We are less interested in the question of whether or not Woolf herself was or was not antisemitic (except insofar as this can be articulated in readings of her texts) than in how the figure of the Jew operates within her work. The special issue is not limited to work on Virginia Woolf herself, but also will welcome contributions on Leonard Woolf, and on the Bloomsbury milieu. In addition to full-length articles, we also envisage a forum of short commentary, and an annotated bibliography.

Forum:

  • We invite brief commentary of up to 750 words on a relevant short passage from Woolf’s writing: for example, from the “Present Day” chapter of The Years; “The Duchess and the Jeweller”; “Street Haunting”; Three Guineas; Between the Acts, and elsewhere—there is no limitation on what you might select.
  • Additionally, we welcome brief statements in response to the following broad questions:
    • How do Woolf’s representations of Jews compare with those of other modernist writers?
    • How have treatments of Woolf’s antisemitism/prejudice figured within Woolf scholarship?
    • In treating this topic within Woolf’s work, what are the salient issues?
    • What is the relation between her fiction and the extensive biographical record of Woolf’s comments/ruminations about Jews and Jewishness available in her letters, diaries, and memoirs?
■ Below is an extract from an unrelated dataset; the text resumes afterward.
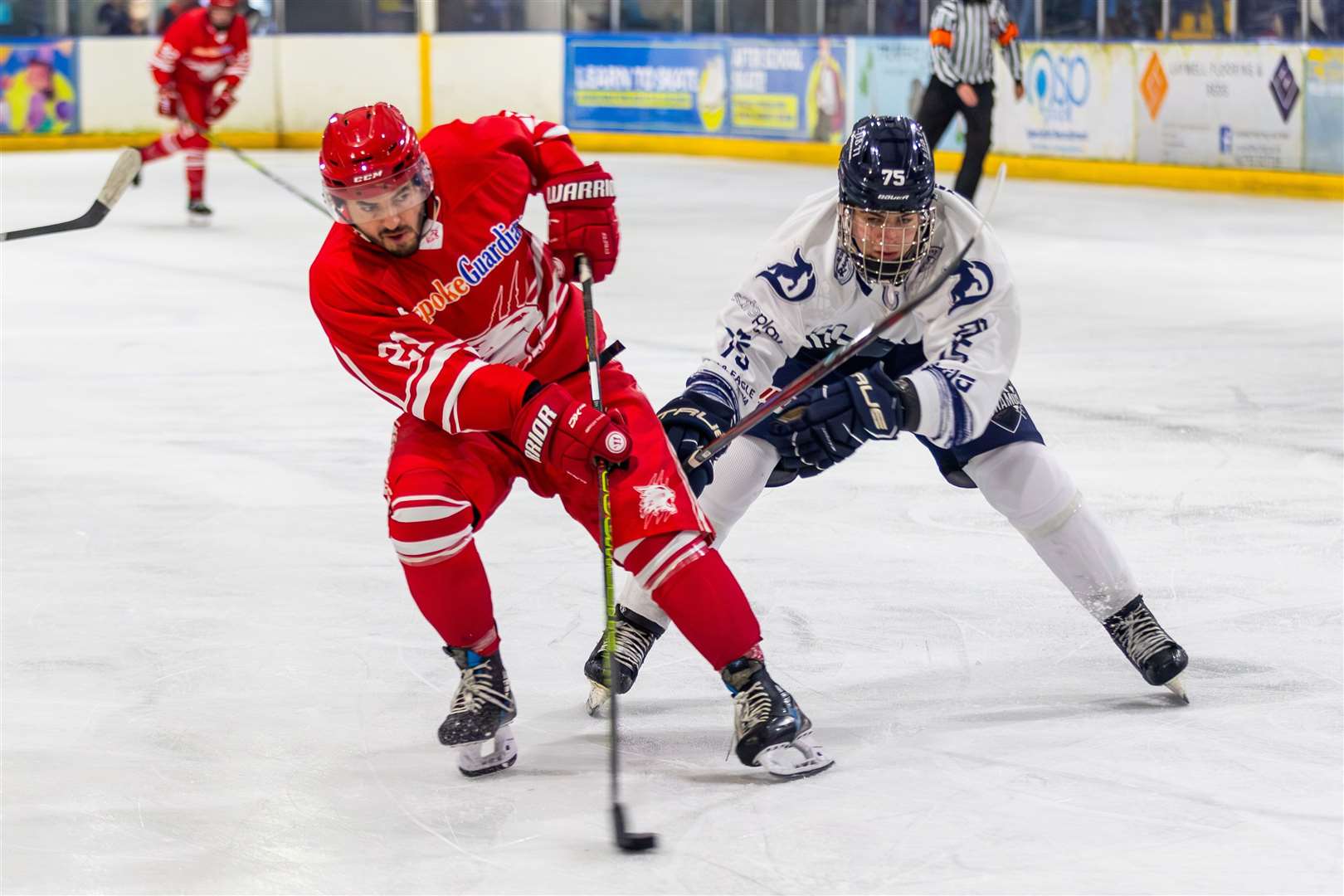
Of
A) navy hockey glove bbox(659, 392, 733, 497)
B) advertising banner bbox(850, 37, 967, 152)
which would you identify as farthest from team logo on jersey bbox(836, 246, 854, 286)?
advertising banner bbox(850, 37, 967, 152)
A number of such brief commentaries and statements would then be shared for response, and the opportunity for dialogue enabled, with the resulting texts published as a forum on the topic.
  • Annotated Bibliography Recommendations for previously published scholarship and sources on the topic are also welcome and will be included as an annotated bibliography in the special issue.

Deadlines:

Forum commentaries/statements: June 30, 2012
Full-length articles (8,000-10,000 words): August 30, 2012 N.B. WSA submission guidelines apply.